A batalha judicial entre Elon Musk, a OpenAI e sua parceira Microsoft entrou em uma fase decisiva. Segundo os mais recentes desdobramentos no tribunal, o processo — que envolve um pedido de indenização de impressionantes US$ 134 bilhões — já tem data marcada para julgamento: 28 de abril de 2026.

O caso está sendo acompanhado de perto por especialistas do setor de tecnologia e do meio jurídico, já que pode revelar detalhes inéditos sobre os bastidores da indústria de inteligência artificial.
Juíza questiona cálculo da indenização
Durante uma audiência recente, a juíza federal Yvonne Gonzalez Rogers, do Tribunal Distrital do Norte da Califórnia, demonstrou forte ceticismo em relação à forma como a equipe de Musk calculou o valor da indenização.
Segundo a magistrada, a lógica usada pelos especialistas do lado de Musk parece próxima de algo “inventado do nada”.
A argumentação da equipe do bilionário parte de um ponto central: Musk teria contribuído com cerca de US$ 38 milhões no início da OpenAI. De acordo com os especialistas contratados pela defesa, essa contribuição inicial justificaria uma participação proporcional extremamente elevada no valor atual da empresa — o que levaria à estimativa bilionária de danos.

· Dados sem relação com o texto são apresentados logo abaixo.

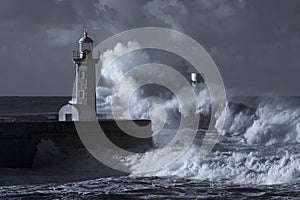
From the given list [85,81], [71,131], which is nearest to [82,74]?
[85,81]

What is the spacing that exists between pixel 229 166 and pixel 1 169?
638 centimetres

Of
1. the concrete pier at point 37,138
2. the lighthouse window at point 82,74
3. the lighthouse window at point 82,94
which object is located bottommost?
the concrete pier at point 37,138

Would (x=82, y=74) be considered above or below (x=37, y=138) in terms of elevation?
above

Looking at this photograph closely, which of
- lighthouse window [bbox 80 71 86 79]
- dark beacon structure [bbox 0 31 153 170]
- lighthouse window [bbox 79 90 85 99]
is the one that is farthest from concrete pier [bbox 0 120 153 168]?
lighthouse window [bbox 80 71 86 79]

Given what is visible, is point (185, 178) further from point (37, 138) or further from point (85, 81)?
point (85, 81)

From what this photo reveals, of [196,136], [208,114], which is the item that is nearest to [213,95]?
[208,114]

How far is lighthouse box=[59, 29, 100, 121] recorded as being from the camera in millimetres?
23016

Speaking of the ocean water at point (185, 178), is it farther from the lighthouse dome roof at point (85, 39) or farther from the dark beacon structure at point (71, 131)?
the lighthouse dome roof at point (85, 39)

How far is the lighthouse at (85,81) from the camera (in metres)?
23.0

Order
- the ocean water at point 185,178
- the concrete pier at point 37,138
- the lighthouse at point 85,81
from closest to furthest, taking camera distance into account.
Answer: the ocean water at point 185,178 < the concrete pier at point 37,138 < the lighthouse at point 85,81

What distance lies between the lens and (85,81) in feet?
75.9

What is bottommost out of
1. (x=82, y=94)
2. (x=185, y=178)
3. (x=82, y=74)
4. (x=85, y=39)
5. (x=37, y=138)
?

Além disso, Musk pede que a Microsoft também seja responsabilizada, já que a empresa é uma das principais parceiras estratégicas e investidoras da OpenAI.
Mesmo com dúvidas, juíza mantém provas no processo
Apesar das críticas ao cálculo apresentado, a juíza recusou um pedido da OpenAI para excluir o testemunho dos especialistas da equipe de Musk.
Segundo ela, a decisão final sobre a credibilidade dessas análises deve ficar nas mãos do júri.
Essa decisão é considerada um ponto importante para Musk. Caso os depoimentos técnicos fossem descartados, o processo poderia perder sua base de argumentação sobre danos financeiros — o que poderia levar ao encerramento da ação.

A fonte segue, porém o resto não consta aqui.